## Consigne A
Reformulez plus brièvement le paragraphe du texte fourni qui commence par « Ismaël, 18 ans ». Conservez ses faits principaux.
## Consigne B
Répondez d’après le texte fourni aux questions suivantes :
(i) Depuis combien de temps Ismaël est-il traité par chimiothérapie ?
(ii) Quels bruits entend-on à l’hôpital de jour pour adolescent ?
(iii) Pourquoi la mère d’Ismaël est-elle en pleurs ?
## Consigne C
Modifiez le texte fourni en commençant par « Ismaël, 18 ans, est » et en allant jusqu’à « frapper. Tu viens? ». Remplacez « chimiothérapie » par « radiothérapie ».

## Texte fourni
=-=-=

Ismaël, 18 ans, est un patient autiste de l’hôpital de jour, traité par chimiothérapie depuis deux mois pour un cancer (1). Ce jour-là, je lui rends visite pour la première fois dans le service d’oncologie où il est hospitalisé.

« Elle est où maman ? »

Dans le couloir silencieux, j’ose à peine frapper à la porte. Tout est calme ici, les malades attendent tranquillement dans leur chambre, sans un bruit. Quel contraste avec l’hôpital de jour pour adolescent, où tout déborde joyeusement! On entend le baby-foot, des cris, des portes qui claquent, des rires parfois… Je viens de croiser la mère d’Ismaël, en pleurs, parce que son fils refuse de poursuivre le traitement. Très passif et coopérant au début, il semble comprendre qu’il est gravement malade et se révolte, réclamant sans cesse de rentrer chez lui. « C’est toi maman?, demande-t-il en entendant frapper. Tu viens?

=-=-=

Entrées de données enregistrées
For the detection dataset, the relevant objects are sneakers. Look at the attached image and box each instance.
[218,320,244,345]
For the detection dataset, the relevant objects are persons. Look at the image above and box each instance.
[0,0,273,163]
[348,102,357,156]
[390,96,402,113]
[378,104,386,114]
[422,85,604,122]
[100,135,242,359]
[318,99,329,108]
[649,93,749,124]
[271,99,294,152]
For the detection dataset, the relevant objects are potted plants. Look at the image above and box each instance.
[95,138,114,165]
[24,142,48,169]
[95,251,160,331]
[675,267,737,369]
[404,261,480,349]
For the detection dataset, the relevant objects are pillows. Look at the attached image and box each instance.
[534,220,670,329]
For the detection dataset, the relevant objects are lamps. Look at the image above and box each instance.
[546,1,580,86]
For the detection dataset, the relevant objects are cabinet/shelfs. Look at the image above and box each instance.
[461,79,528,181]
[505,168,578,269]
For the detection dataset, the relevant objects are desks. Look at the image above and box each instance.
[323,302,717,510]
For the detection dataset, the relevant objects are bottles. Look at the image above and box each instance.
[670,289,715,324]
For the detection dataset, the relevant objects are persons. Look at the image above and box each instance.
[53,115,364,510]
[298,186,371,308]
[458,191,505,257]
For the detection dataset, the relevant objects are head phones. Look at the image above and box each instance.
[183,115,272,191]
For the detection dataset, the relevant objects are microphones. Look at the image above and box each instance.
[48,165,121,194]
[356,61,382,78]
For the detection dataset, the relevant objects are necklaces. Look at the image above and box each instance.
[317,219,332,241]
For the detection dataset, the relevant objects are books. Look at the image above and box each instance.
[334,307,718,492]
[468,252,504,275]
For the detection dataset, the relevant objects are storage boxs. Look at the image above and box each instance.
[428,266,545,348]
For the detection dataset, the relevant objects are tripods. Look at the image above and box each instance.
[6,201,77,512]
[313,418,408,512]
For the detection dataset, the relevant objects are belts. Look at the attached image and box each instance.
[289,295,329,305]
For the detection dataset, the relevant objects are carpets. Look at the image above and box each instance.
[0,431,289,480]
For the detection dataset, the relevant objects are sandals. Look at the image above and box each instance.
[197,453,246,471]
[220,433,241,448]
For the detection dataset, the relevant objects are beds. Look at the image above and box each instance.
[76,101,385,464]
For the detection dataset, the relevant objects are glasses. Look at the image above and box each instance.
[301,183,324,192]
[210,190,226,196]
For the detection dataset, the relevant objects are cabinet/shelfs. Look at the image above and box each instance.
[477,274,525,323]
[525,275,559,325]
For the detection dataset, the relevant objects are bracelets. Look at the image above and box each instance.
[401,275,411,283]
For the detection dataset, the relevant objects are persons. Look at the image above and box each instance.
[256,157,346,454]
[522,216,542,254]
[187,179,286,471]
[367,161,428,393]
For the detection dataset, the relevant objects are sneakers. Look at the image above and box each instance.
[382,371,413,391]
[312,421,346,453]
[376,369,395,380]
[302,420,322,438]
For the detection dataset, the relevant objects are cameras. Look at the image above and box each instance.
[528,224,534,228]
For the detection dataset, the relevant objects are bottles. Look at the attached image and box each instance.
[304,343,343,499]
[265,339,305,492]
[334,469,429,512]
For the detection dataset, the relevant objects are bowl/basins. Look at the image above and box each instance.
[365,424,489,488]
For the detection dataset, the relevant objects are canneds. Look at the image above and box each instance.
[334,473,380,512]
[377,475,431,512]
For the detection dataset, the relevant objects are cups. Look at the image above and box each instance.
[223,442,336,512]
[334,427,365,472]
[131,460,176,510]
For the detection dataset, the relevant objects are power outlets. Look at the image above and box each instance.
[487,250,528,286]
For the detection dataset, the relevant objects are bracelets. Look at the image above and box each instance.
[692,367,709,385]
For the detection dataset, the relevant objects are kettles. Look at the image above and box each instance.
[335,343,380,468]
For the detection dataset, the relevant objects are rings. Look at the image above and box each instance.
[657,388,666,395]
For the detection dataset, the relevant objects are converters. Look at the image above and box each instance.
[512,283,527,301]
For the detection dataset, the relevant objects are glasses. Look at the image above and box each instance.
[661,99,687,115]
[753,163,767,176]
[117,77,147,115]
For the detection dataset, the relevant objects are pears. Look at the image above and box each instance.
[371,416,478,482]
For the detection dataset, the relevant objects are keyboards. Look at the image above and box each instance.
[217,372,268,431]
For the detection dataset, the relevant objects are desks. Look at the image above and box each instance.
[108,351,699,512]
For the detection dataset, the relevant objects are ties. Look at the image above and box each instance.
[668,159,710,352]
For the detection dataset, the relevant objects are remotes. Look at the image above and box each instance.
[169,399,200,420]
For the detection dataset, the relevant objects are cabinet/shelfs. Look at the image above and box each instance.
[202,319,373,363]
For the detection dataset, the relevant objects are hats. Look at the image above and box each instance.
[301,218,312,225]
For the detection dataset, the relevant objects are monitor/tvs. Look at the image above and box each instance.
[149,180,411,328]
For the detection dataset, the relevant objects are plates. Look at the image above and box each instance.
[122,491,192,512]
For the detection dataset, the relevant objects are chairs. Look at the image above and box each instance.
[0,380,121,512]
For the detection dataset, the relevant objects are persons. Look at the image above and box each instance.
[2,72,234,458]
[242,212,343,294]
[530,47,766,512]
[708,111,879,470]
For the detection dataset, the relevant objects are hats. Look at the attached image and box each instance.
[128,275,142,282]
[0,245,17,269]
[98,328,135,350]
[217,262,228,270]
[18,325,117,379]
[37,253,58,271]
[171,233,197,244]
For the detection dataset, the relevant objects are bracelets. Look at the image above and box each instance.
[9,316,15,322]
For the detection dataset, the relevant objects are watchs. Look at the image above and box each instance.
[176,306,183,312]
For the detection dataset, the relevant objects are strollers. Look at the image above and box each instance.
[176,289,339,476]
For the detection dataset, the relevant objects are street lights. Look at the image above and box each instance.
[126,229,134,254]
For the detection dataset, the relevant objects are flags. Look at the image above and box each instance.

=-=-=

## Réponse A
Ismaël, patient autiste de 18 ans suivi à l’hôpital de jour, reçoit depuis deux mois une chimiothérapie contre un cancer. Ce jour-là, je lui rends une première visite dans le service d’oncologie où il est hospitalisé.

## Réponse B
(i) Depuis deux mois.
(ii) Le baby-foot, des cris, des portes qui claquent et parfois des rires.
(iii) Parce que son fils refuse de poursuivre le traitement.

## Réponse C
Ismaël, 18 ans, est un patient autiste de l’hôpital de jour, traité par radiothérapie depuis deux mois pour un cancer (1). Ce jour-là, je lui rends visite pour la première fois dans le service d’oncologie où il est hospitalisé.

« Elle est où maman ? »

Dans le couloir silencieux, j’ose à peine frapper à la porte. Tout est calme ici, les malades attendent tranquillement dans leur chambre, sans un bruit. Quel contraste avec l’hôpital de jour pour adolescent, où tout déborde joyeusement! On entend le baby-foot, des cris, des portes qui claquent, des rires parfois… Je viens de croiser la mère d’Ismaël, en pleurs, parce que son fils refuse de poursuivre le traitement. Très passif et coopérant au début, il semble comprendre qu’il est gravement malade et se révolte, réclamant sans cesse de rentrer chez lui. « C’est toi maman?, demande-t-il en entendant frapper. Tu viens?